Invalid Data Generator
Create invalid samples for emails, JSON, CSV, XML, dates, and phone numbers. These are malformed on purpose for testing validation and error handling. Content: intentionally invalid, for validation tests only.
Also known as: malformed data · invalid test data
seeded
Presets
Output
About this tool, tips & examples
What it does
The Invalid Data Generator produces deliberately malformed samples — broken emails, unparsable JSON, corrupt CSV, invalid XML, impossible dates, and wrong phone numbers — for negative testing. Each value is wrong in a realistic way: missing @ signs, unclosed brackets, February 30th, digit-count errors. Generate up to 1,000 per run, seeded so a failing case stays pinned.
Common use cases
- Validation testing — confirm every malformed input is rejected with a useful error, not a crash or a silent accept.
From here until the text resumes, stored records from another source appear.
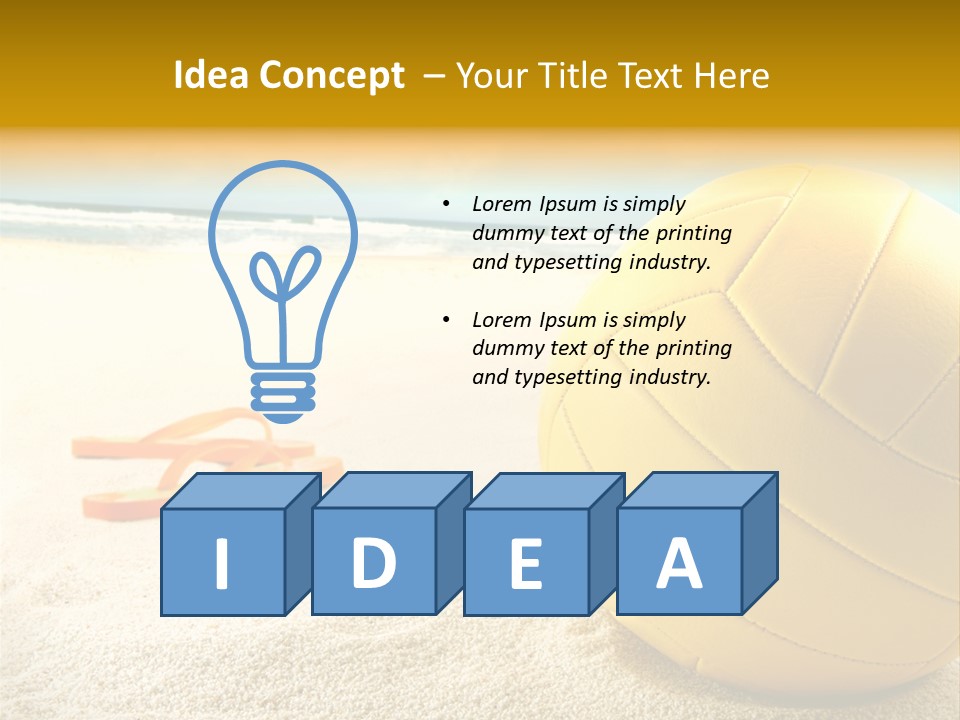 Gear Desert Play PowerPoint Template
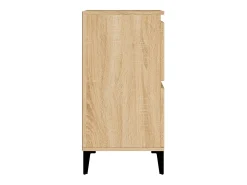 Aparadores 2 piezas roble sonoma 60x35x70 cm madera de ingeniería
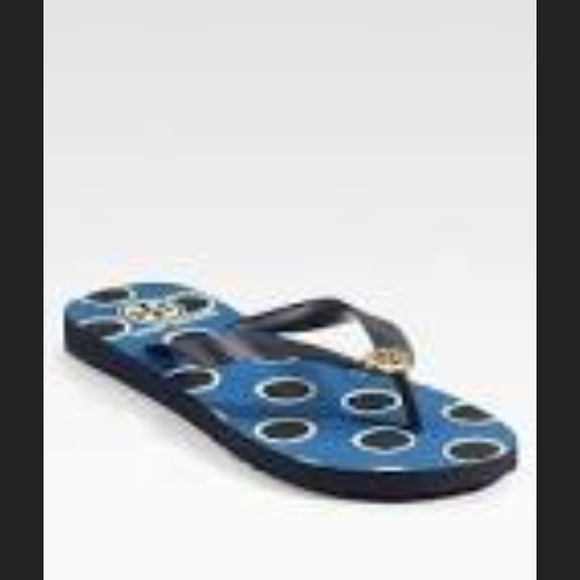 Authentic Toryburch flip flop white & pink in 8 - Picture 3 of 4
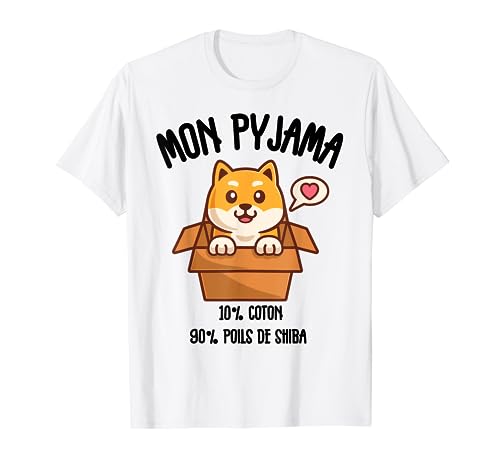 Shiba Cadeau Humour Pyjama Chien Shiba Inu T-Shirt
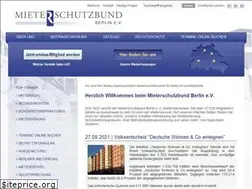 Sites similar to mieterschutzbund-berlin.de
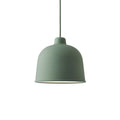 muuto grain pendant in dusty green 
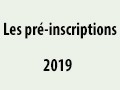 Les pré – inscriptions des nouveaux bacheliers – 2019/ 2020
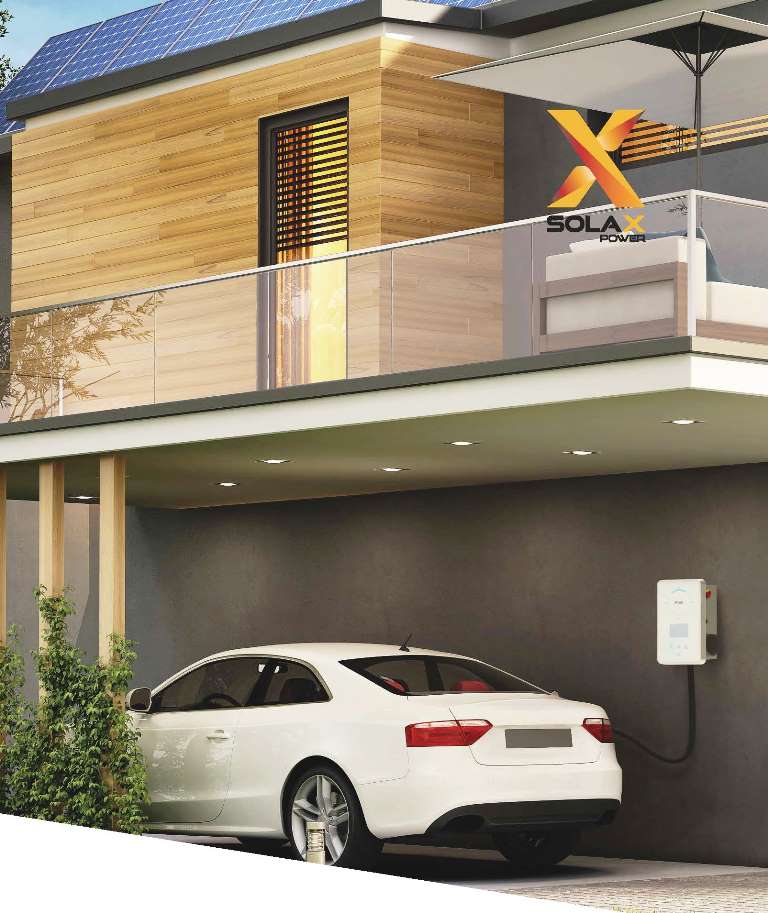 Vivienda con cargador inteligente de vehículo eléctrico SolaX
- Parser hardening — feed JSON/CSV/XML parsers input that’s almost valid, where the interesting bugs live.
- Error-message QA — check that users see “invalid email” rather than a stack trace.
- Import pipelines — verify that one bad row doesn’t kill a whole batch.
Settings
- Data Type — emails, JSON, CSV, XML, dates, or phone numbers (presets for emails, JSON, and dates).
- How many — 1 to 1,000 invalid samples per run.
- Seed — the same seed and settings reproduce the identical samples — cite the seed in bug reports.
Privacy note
Samples are generated locally in your browser and never uploaded. Everything is intentionally invalid synthetic content for testing — malformed by design, harmless by construction.
FAQ
Why “realistically” invalid instead of random garbage?
Random bytes get rejected by the first check. Almost-valid data — a date
like 2024-02-30, JSON with one trailing comma — penetrates deeper into
your logic, where the expensive bugs hide.
What should my code do with these? Reject each one gracefully: clear error, correct HTTP status, no partial state. If any sample gets accepted, that’s a finding.
Where are the valid-but-weird cases? That’s the neighbor tool: Edge Case Strings generates technically-valid hostile input (Unicode, huge lengths), and Fuzz Values covers boundary numbers and structures. Use all three for full negative coverage.